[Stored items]
***
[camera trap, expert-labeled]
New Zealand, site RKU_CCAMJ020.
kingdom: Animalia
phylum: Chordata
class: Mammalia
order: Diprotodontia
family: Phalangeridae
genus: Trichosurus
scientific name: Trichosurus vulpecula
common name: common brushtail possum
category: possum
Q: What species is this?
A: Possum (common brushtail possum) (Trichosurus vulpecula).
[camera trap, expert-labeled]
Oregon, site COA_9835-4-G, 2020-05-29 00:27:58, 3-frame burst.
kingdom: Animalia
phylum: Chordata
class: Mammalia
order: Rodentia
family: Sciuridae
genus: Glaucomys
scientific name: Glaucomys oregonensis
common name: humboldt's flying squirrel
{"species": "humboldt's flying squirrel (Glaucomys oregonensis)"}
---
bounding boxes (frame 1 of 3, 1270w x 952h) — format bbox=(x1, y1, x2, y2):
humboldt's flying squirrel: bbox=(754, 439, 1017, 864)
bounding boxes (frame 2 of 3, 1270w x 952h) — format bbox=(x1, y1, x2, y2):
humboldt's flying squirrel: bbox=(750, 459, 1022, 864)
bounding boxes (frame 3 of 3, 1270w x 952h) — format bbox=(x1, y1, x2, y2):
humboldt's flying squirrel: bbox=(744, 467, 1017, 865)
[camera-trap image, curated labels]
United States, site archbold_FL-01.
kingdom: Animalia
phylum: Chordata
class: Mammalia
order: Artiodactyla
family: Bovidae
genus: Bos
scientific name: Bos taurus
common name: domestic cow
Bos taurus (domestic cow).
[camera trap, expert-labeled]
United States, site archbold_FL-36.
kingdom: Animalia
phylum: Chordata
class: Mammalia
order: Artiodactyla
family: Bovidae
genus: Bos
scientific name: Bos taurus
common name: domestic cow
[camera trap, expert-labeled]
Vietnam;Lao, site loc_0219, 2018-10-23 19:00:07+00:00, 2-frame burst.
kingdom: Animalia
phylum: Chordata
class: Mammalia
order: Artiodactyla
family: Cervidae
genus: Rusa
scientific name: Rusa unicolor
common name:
***
## AIM OF THE EXERCISE
Type out every record above once more, exactly.

## EXERCISE RESPONSE
[camera trap, expert-labeled]
New Zealand, site RKU_CCAMJ020.
kingdom: Animalia
phylum: Chordata
class: Mammalia
order: Diprotodontia
family: Phalangeridae
genus: Trichosurus
scientific name: Trichosurus vulpecula
common name: common brushtail possum
category: possum
Q: What species is this?
A: Possum (common brushtail possum) (Trichosurus vulpecula).
[camera trap, expert-labeled]
Oregon, site COA_9835-4-G, 2020-05-29 00:27:58, 3-frame burst.
kingdom: Animalia
phylum: Chordata
class: Mammalia
order: Rodentia
family: Sciuridae
genus: Glaucomys
scientific name: Glaucomys oregonensis
common name: humboldt's flying squirrel
{"species": "humboldt's flying squirrel (Glaucomys oregonensis)"}
---
bounding boxes (frame 1 of 3, 1270w x 952h) — format bbox=(x1, y1, x2, y2):
humboldt's flying squirrel: bbox=(754, 439, 1017, 864)
bounding boxes (frame 2 of 3, 1270w x 952h) — format bbox=(x1, y1, x2, y2):
humboldt's flying squirrel: bbox=(750, 459, 1022, 864)
bounding boxes (frame 3 of 3, 1270w x 952h) — format bbox=(x1, y1, x2, y2):
humboldt's flying squirrel: bbox=(744, 467, 1017, 865)
[camera-trap image, curated labels]
United States, site archbold_FL-01.
kingdom: Animalia
phylum: Chordata
class: Mammalia
order: Artiodactyla
family: Bovidae
genus: Bos
scientific name: Bos taurus
common name: domestic cow
Bos taurus (domestic cow).
[camera trap, expert-labeled]
United States, site archbold_FL-36.
kingdom: Animalia
phylum: Chordata
class: Mammalia
order: Artiodactyla
family: Bovidae
genus: Bos
scientific name: Bos taurus
common name: domestic cow
[camera trap, expert-labeled]
Vietnam;Lao, site loc_0219, 2018-10-23 19:00:07+00:00, 2-frame burst.
kingdom: Animalia
phylum: Chordata
class: Mammalia
order: Artiodactyla
family: Cervidae
genus: Rusa
scientific name: Rusa unicolor
common name:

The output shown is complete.